The rapid cooling in Anglo-Russian relations escalated this week, with an apparent assassination attempt on Boris Berezovsky merely adding yet another twist to a tale that looks increasingly like a plot lifted from a John Le Carré novel. The news came just days after the UK expelled four Russian diplomats from London, spurred by Moscow’s refusal to extradite the former KGB agent Andrei Lugovoy, who is wanted in connection with the poisoning of Alexander Litvinenko.  

The expulsions were “necessary but petty”, said Simon Jenkins in The Guardian. Russia is no more going to extradite Lugovoy – which, incidentally, Russian law does not allow – than Britain is going to extradite Berezovsky. Pundits compare the current breach in relations with the Cold War, but today’s dispute has nothing like the “cataclysmic potential”. It is more a return to old-fashioned diplomacy, to “threatening and bluffing, testing interest against influence”.  

Russia in the final year of Putin’s regime is clearly going to be troublesome and bullying, but surface hostility is likely to be superseded by “an agenda of shared interests, the importance of which towers over these spats”. These include the containment of a nuclear Iran, the sensible routing of new oil and gas pipelines out of central Asia towards Europe and Africa, and dealing with the Islamist militancy now spreading north from the Middle East to Pakistan, potentially heading deep into Russia with its ten million resident Muslims. 
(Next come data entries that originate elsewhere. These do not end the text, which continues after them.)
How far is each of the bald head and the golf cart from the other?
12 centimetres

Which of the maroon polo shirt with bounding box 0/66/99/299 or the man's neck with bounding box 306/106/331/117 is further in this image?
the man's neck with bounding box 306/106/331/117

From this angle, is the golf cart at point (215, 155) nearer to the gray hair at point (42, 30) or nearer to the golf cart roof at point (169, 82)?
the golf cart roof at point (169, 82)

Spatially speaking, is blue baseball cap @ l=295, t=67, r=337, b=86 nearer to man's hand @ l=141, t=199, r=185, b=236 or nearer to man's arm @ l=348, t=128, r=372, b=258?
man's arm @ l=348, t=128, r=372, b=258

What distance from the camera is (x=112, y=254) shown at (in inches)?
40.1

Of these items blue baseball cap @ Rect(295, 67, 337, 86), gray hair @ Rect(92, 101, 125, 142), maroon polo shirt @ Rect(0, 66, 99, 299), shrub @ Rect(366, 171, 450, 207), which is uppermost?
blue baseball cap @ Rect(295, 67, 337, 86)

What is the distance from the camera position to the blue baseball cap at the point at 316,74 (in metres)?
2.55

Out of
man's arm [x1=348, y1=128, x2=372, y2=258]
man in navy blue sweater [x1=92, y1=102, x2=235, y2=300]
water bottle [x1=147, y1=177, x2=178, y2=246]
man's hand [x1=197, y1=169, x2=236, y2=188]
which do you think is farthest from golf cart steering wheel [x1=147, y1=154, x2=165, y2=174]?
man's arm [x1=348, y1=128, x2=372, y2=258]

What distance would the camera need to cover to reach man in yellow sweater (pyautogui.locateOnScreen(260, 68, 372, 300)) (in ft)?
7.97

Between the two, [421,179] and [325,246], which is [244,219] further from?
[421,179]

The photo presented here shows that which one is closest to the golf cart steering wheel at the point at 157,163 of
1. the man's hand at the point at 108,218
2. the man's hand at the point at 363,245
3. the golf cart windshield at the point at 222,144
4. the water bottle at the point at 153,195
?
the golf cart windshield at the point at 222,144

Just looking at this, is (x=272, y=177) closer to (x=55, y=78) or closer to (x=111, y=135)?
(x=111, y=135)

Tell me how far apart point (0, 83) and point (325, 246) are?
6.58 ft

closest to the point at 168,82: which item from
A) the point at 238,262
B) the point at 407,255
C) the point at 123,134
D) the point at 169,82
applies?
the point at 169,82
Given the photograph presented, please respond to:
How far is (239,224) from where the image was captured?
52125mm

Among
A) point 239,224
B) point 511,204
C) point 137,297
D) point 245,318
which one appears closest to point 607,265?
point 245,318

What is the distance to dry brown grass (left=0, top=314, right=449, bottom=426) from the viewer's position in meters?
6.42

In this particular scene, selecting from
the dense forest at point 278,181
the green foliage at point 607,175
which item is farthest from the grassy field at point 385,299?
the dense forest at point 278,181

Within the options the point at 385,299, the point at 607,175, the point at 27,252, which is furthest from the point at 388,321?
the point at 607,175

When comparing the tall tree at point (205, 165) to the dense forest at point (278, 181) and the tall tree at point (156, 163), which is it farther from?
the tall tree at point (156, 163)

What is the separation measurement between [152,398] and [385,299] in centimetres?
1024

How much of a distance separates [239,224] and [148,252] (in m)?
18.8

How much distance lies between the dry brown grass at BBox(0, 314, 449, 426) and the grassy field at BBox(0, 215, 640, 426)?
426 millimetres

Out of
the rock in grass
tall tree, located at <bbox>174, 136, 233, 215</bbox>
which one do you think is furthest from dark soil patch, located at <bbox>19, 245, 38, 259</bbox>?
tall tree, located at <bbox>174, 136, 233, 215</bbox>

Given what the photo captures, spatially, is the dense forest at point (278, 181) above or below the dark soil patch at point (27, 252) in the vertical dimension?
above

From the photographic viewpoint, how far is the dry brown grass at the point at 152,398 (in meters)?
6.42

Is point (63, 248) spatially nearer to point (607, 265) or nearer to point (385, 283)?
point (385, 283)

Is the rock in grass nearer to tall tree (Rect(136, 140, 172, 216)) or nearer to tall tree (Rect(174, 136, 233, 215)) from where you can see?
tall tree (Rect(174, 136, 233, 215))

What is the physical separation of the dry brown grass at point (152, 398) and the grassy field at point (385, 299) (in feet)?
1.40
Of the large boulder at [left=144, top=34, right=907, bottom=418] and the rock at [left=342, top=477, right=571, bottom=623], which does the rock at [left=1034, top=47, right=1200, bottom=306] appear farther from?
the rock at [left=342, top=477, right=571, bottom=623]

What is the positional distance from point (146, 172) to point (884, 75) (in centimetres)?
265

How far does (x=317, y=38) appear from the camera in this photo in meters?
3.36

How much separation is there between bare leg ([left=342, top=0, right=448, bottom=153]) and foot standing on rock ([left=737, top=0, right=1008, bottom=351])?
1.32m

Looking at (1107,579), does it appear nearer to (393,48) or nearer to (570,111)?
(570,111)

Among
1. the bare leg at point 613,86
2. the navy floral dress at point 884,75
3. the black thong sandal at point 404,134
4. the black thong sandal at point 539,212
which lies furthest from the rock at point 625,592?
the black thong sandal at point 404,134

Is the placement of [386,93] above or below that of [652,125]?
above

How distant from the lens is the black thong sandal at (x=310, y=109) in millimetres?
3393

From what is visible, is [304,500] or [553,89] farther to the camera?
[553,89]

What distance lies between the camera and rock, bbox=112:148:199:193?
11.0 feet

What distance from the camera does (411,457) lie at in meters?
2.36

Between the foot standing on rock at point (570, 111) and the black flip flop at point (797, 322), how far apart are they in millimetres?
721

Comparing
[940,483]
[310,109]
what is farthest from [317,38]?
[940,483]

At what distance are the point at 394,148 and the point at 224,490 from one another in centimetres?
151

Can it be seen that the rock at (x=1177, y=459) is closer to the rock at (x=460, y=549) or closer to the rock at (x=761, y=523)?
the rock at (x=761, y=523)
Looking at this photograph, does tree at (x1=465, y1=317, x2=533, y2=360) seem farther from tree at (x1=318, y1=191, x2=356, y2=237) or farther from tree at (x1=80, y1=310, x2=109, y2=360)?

Politically, the power may be fairly evenly split, said Edward Hadas on Breakingviews, but when it comes to economic power, “Russia has much more of it”. Russia has ample untapped reserves of oil and gas, and $400bn of foreign currency reserves, growing at a rate of $100bn a year, with which to buy imports or friends. Even if the UK doesn’t depend on Russian energy, its potential diplomatic allies in the EU do. But the UK does “punch above its economic weight” in one area of great interest to Russia – international finance. Russian firms like to list in London and Russians like to live there. Putin wouldn’t like the UK authorities to take a more intrusive line on Russian capital inflows. 

Actually, Putin would much rather keep more of it at home, said Jenkins. Putin regards London – with some justice – as a city awash in the “laundered loot of Yeltsin’s privatisations”, draining Russia of investment and talent and “giving refuge to people he sees as tax-dodgers and thieves”. So far, the Kremlin has said it will keep business matters separate from the Litvinenko affair, said Ambrose Evans-Pritchard in The Daily Telegraph, but if “tempers flare” the London Stock Exchange is “directly in the firing line”. There are now 42 Russian groups listed on the LSE and Aim, with a combined worth of £267bn. The floats have been a “boon” for City bankers, accountants and lawyers. This could change. The Kremlin “is already drafting a law aimed at turning Moscow into a financial hub”.  

This won’t happen overnight. For now, Moscow needs London if Russia wants, as it desperately does, to join the world economy, says Alan Philips in the Daily Mail: “money speaks louder than ideology in modern Russia”. All the same, it is bound to retaliate, said David Blair in The Daily Telegraph. And if Russia overreacts, there will probably be a second round of expulsions. “In the best tradition of the Cold War, this confrontation is likely to continue.”